── Articolo
Durante il 1941 e '42, l'impero giapponese si estende a macchia d'olio senza che le potenze alleate potessero opporre un'adeguata resistenza. Dopo la conquista dell'Asia sud-orientale, le mire nipponiche si orientano verso i confini orientali dell'Oceano Indiano e l'isola di Ceylon diventa la chiave strategica dello scacchiere per il controllo delle rotte aeronavali fra Medio Oriente, India e Australia, pregiudicando le spedizioni di rifornimenti anche attraverso il capo di Buona Speranza, il Golfo Persico e Suez, con gravi ripercussioni sulla situazione delle truppe impegnate in Egitto.

Dopo aver pianificato la preventiva occupazione del Madagascar, l'Inghilterra deve fronteggiare il pericolo di un attacco giapponese contro Ceylon, dove si trovavano due divisioni di fanteria (e due gruppi aerei con alcuni caccia Fullmar e Hurricane, i bombardieri Blenheim e i ricognitori Catalina) parte del comando del Fronte Indiano, esercitato dal generale Wavell, a sua volta molto più preoccupato per la minaccia nipponica verso i confini nord-orientali, il Bengala e l'Assam. Sull'isola, la difesa è affidata all'ammiraglio Layton, che in un solo mese riesce a riorganizzare mirabilmente le forze a disposizione.
────
_Compito_.
Ricopia parola per parola l'intero articolo sulla difesa di Ceylon.
── Voci fornite
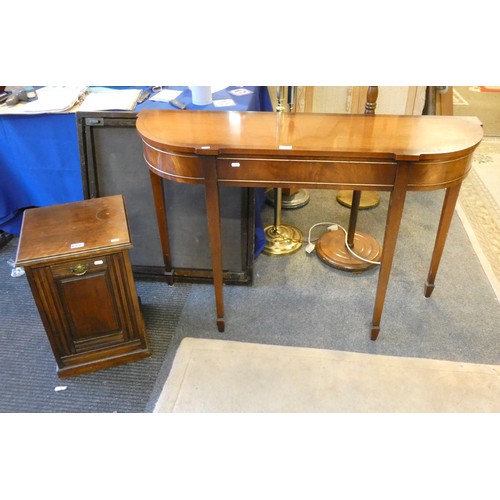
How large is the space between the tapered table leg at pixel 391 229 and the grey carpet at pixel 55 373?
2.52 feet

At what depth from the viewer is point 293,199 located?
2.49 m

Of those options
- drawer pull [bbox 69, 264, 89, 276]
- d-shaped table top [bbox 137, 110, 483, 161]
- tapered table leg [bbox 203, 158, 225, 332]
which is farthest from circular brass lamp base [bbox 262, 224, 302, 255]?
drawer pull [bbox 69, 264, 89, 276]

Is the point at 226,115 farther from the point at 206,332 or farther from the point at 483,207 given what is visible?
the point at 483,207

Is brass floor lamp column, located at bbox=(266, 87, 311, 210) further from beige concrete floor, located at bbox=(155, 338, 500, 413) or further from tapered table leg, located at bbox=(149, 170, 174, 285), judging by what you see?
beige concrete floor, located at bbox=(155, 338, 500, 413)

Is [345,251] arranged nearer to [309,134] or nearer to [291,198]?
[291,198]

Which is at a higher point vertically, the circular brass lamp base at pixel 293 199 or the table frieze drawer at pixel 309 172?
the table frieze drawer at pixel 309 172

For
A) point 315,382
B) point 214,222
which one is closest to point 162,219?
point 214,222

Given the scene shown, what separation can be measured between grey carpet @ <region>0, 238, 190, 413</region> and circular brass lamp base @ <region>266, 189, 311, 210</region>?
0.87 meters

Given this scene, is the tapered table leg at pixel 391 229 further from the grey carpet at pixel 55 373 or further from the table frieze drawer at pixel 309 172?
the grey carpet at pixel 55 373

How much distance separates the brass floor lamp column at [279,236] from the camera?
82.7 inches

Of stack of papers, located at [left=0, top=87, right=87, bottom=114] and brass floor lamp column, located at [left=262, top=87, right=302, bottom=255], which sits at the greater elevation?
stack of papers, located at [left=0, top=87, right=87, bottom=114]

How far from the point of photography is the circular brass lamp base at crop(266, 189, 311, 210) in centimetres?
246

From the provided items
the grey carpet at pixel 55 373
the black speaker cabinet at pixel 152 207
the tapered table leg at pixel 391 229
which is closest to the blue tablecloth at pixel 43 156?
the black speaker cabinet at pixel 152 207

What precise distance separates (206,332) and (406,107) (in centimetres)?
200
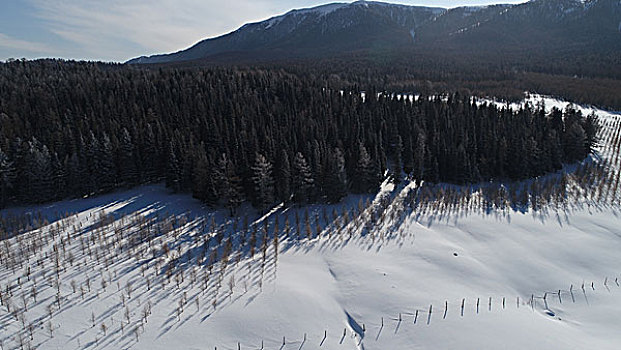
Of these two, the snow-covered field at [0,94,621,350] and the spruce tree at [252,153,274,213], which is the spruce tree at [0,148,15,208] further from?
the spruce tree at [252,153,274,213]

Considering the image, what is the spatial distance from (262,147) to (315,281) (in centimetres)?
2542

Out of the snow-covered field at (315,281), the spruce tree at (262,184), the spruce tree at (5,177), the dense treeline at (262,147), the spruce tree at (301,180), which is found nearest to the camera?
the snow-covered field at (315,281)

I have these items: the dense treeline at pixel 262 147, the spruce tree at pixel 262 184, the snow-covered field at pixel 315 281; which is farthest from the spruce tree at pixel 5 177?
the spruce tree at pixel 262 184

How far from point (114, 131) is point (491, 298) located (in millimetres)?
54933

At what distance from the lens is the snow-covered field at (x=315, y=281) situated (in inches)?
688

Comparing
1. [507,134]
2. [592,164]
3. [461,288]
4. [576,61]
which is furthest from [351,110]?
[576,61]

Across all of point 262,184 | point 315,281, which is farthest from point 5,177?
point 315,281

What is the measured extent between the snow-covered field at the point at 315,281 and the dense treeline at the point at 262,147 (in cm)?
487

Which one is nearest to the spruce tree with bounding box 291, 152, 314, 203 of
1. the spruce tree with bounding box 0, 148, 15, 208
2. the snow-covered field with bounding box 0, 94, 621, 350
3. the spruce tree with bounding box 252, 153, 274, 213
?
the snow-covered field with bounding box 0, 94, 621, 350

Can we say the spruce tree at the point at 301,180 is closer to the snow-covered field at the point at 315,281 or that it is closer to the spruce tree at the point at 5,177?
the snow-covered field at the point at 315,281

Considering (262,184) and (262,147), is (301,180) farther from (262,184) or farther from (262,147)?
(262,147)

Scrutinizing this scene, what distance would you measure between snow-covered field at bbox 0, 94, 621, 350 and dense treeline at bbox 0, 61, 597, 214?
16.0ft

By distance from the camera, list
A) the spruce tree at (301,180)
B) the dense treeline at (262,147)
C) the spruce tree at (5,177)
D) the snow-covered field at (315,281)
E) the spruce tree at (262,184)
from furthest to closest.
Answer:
────
_Soluzione_.
Durante il 1941 e '42, l'impero giapponese si estende a macchia d'olio senza che le potenze alleate potessero opporre un'adeguata resistenza. Dopo la conquista dell'Asia sud-orientale, le mire nipponiche si orientano verso i confini orientali dell'Oceano Indiano e l'isola di Ceylon diventa la chiave strategica dello scacchiere per il controllo delle rotte aeronavali fra Medio Oriente, India e Australia, pregiudicando le spedizioni di rifornimenti anche attraverso il capo di Buona Speranza, il Golfo Persico e Suez, con gravi ripercussioni sulla situazione delle truppe impegnate in Egitto.

Dopo aver pianificato la preventiva occupazione del Madagascar, l'Inghilterra deve fronteggiare il pericolo di un attacco giapponese contro Ceylon, dove si trovavano due divisioni di fanteria (e due gruppi aerei con alcuni caccia Fullmar e Hurricane, i bombardieri Blenheim e i ricognitori Catalina) parte del comando del Fronte Indiano, esercitato dal generale Wavell, a sua volta molto più preoccupato per la minaccia nipponica verso i confini nord-orientali, il Bengala e l'Assam. Sull'isola, la difesa è affidata all'ammiraglio Layton, che in un solo mese riesce a riorganizzare mirabilmente le forze a disposizione.